--- SOURCE PASSAGE ---

# Sleep and Dreams > Sleep and Health >  >  Biphasic Sleep Log

## nautilus

I'm starting a biphasic sleep schedule today. I'm planning on a 4.5 hour core and a 90-minute nap (although technically the nap is a full sleep cycle, but I'll just refer to it as a nap). Ideally, the core will be from 1:30-6:00 and the nap will be from 18:00-19:30. If I adjust well to this, I might shorten the core to 3 hours later on. Probably quite a bit later, because I want to see how my body responds to this sleep schedule over the course of the next four or five months. I've read that in long term biphasic sleepers, the sleep cycles tend to get shorter.

I'll be monitoring my blood pressure, pulse, weight, body fat, and reaction time over the course of the experiment. These are things that are easy to measure and that would be affected by sleep deprivation. So for example, if my reaction time became really slow, that would be a sign that the long term effects were harmful. If, on the other hand, it got faster (the way it did my last time on Everyman), that would be a good sign. I suspect that the difference between biphasic and monophasic won't be as great as switching to Everyman or Uberman, but who knows. I'll probably take my stats around 23:30 each day.

I've been on monophasic for just a few days since I stopped Everyman (I've tried Dymaxion once and Everyman twice, this last time being the most successful). For reference, here are my previous polyphasic sleep logs:
Dymaxion; four 30-minute naps
Everyman; three 20-minute naps + 3 hour core
Everyman; three 20-minute naps + variable core

----------


## nautilus

I recently caught the flu, so I'm going to have to start biphasic in a few days when I'm healthier.

----------


## Bizarre Jester

> I'm starting a biphasic sleep schedule today.



I've experimented with biphasic sleep. I wasn't really able to grasp the positive effects of it so I stopped, but everyone is different. Good luck.

----------


## Nataj

I have been attempting to shorten my biphasic sleep schedule . I am greek and I have learned to sleep with a 5 hour core and 90 minute nap in the afternoon . I am working steadily towards 3 hour core and maintain the nap at 90 . SO far
feeling realy tired most of the time ( week or so has passed)

----------


## nautilus

> I have been attempting to shorten my biphasic sleep schedule . I am greek and I have learned to sleep with a 5 hour core and 90 minute nap in the afternoon . I am working steadily towards 3 hour core and maintain the nap at 90 . SO far
> feeling realy tired most of the time ( week or so has passed)



I can think of a couple possible solutions. One would be to start right in with a three hour core + 90 minute nap (your goal schedule). This would mean taking about a week to adjust, but after that, if all goes well, you should be alert during the day again. The average full sleep cycle is between 90-110 minutes long, from what I hear, so there _is_ a bit of flexibility in how long the core is, but whatever the length of sleep cycles your body's using right now, it must not be lining up with a five hour core so you're waking up out a a phase of sleep that makes you feel groggy while awake.

The other possible solution is the gradual shortening of the core (like you're trying). For this though, you may have to go a lot more slowly; if you're feeling really tired during the day, you might be shortening the core too soon. Keep your waking time as exact as possible, and try to base your bedtime off of how tired you are that day. Wait until you adjust to a certain length core, whatever that may be (where you feel refreshed during the day), before making the bedtime just a little bit later (enough that you're _slightly_ sleepy during the day, but not falling asleep or anything). Repeat the process of shortening the core a little bit at a time, waiting to adjust to each change.

--- WHAT TO PRODUCE ---
Repeat the part of the biphasic sleep thread that runs from "I've been on" up to and including "when I'm healthier.", word for word.

--- STORED DATA ---
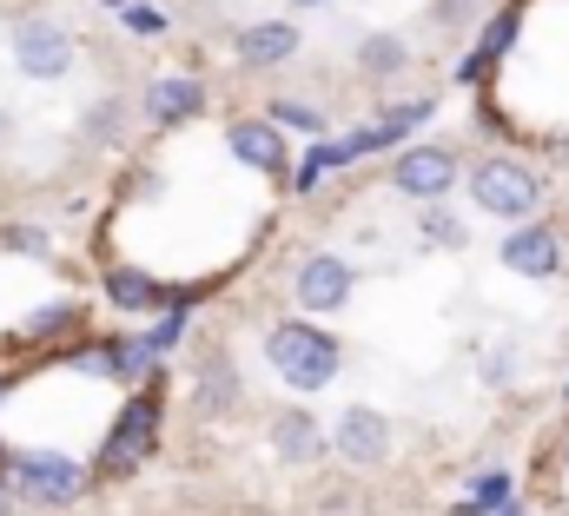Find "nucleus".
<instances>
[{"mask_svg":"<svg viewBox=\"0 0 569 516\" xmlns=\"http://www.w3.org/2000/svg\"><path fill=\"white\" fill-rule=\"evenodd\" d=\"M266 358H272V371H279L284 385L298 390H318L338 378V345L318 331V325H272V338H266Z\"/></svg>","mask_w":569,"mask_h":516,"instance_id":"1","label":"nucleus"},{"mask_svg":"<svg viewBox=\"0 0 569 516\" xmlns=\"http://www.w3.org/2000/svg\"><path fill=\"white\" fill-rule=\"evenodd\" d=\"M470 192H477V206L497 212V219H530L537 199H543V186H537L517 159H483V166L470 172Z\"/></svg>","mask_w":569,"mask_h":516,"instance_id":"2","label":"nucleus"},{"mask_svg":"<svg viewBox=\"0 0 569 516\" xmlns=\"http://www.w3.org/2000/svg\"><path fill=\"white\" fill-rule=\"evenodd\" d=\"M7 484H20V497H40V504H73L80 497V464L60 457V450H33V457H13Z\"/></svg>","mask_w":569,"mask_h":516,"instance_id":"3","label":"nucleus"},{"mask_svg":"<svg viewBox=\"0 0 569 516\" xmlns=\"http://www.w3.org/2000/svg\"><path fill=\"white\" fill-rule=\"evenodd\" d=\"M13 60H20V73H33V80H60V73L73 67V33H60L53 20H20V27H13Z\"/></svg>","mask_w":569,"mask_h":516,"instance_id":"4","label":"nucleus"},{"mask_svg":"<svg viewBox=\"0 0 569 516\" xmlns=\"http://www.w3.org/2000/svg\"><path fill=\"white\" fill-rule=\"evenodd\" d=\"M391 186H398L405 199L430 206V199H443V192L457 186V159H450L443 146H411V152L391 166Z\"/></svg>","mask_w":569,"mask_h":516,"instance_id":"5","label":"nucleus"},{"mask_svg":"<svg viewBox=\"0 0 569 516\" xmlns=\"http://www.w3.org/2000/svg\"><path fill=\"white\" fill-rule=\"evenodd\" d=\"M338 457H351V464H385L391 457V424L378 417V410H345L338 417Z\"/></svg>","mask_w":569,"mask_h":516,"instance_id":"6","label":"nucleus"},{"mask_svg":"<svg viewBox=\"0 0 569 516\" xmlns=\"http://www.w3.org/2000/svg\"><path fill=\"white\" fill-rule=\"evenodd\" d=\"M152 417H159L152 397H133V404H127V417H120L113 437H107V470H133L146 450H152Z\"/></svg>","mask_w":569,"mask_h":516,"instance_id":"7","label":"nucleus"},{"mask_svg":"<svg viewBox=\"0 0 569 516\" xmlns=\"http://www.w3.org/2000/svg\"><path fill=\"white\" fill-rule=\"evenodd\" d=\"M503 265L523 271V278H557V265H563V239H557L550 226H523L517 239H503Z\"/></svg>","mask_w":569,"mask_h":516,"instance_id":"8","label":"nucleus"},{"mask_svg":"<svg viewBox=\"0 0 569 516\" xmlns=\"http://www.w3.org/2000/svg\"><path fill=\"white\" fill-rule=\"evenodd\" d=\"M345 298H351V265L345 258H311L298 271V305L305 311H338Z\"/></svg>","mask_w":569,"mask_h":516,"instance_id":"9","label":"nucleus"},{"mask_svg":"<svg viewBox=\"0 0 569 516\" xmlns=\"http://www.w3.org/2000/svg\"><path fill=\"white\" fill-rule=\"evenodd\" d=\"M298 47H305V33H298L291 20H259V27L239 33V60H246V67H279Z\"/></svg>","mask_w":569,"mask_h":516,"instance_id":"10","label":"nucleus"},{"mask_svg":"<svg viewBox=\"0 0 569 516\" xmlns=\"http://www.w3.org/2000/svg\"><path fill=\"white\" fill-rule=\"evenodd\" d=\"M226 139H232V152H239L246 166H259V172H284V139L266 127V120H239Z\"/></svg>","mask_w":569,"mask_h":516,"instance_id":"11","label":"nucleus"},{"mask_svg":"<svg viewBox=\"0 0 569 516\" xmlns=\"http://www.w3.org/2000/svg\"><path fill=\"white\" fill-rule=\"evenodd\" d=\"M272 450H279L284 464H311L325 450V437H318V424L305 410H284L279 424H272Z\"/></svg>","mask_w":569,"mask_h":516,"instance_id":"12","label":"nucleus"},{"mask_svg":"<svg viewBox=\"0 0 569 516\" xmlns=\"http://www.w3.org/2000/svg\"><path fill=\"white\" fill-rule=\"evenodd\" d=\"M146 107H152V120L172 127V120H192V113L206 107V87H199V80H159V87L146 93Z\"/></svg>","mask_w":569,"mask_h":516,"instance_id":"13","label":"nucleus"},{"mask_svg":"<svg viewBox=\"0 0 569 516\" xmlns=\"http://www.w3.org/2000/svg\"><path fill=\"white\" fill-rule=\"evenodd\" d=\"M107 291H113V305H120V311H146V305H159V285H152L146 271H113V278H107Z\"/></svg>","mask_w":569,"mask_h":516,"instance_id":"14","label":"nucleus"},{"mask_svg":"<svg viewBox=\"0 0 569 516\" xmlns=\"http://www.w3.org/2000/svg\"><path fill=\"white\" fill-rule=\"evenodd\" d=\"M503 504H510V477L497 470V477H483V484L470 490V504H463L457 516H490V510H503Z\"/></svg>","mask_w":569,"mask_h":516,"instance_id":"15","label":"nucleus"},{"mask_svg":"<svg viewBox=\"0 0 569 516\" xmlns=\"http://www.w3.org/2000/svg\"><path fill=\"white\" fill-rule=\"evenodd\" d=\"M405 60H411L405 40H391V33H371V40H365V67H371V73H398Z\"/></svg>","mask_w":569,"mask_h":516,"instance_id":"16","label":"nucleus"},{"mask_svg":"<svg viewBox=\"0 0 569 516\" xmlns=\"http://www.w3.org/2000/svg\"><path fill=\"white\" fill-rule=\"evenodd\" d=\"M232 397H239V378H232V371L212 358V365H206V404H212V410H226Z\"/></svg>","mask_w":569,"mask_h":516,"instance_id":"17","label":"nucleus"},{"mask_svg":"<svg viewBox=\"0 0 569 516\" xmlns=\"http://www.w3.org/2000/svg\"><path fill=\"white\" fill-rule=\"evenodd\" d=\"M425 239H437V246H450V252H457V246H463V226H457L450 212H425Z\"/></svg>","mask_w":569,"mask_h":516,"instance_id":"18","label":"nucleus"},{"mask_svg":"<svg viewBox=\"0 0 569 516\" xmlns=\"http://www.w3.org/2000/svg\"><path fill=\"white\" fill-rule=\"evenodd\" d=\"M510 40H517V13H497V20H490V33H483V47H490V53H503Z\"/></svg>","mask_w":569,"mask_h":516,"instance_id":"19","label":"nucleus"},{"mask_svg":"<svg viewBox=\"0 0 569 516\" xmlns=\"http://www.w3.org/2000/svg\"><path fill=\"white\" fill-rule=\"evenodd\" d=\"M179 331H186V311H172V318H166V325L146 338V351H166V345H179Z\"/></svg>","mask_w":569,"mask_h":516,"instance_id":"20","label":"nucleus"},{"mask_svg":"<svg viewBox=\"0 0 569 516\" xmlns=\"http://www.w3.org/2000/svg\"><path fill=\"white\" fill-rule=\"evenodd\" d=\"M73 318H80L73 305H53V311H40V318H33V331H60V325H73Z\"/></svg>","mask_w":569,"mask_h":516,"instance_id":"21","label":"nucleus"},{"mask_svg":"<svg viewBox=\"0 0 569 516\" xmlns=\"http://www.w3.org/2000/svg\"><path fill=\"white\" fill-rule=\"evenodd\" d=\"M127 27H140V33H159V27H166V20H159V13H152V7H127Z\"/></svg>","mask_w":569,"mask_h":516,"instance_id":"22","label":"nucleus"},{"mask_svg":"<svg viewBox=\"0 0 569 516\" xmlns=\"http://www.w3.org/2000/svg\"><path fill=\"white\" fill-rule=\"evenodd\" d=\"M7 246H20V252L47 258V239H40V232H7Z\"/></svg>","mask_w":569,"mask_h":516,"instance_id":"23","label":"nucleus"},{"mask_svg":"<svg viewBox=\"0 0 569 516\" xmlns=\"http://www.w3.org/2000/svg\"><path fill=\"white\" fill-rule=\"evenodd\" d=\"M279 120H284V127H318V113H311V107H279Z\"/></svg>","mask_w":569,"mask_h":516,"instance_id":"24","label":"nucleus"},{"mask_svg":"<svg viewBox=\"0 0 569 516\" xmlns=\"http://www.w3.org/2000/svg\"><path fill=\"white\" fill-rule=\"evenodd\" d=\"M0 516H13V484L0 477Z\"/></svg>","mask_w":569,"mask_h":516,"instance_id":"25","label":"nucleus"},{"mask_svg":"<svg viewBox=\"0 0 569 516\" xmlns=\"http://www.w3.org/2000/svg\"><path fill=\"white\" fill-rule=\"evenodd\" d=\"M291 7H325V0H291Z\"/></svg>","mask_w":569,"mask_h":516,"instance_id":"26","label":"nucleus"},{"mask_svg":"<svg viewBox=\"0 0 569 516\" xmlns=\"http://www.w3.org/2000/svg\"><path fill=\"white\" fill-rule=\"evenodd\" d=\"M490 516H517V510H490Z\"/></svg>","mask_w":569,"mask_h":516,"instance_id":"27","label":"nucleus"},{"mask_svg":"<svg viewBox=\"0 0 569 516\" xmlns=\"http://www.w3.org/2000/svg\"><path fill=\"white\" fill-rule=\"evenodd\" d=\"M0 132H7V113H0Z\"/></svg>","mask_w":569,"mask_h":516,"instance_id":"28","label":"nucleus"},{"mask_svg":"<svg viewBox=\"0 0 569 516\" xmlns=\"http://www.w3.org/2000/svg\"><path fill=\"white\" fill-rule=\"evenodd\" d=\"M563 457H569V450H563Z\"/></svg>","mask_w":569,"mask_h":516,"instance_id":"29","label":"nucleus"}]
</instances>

--- FINISHED ANSWER ---
I've been on monophasic for just a few days since I stopped Everyman (I've tried Dymaxion once and Everyman twice, this last time being the most successful). For reference, here are my previous polyphasic sleep logs:
Dymaxion; four 30-minute naps
Everyman; three 20-minute naps + 3 hour core
Everyman; three 20-minute naps + variable core

----------


## nautilus

I recently caught the flu, so I'm going to have to start biphasic in a few days when I'm healthier.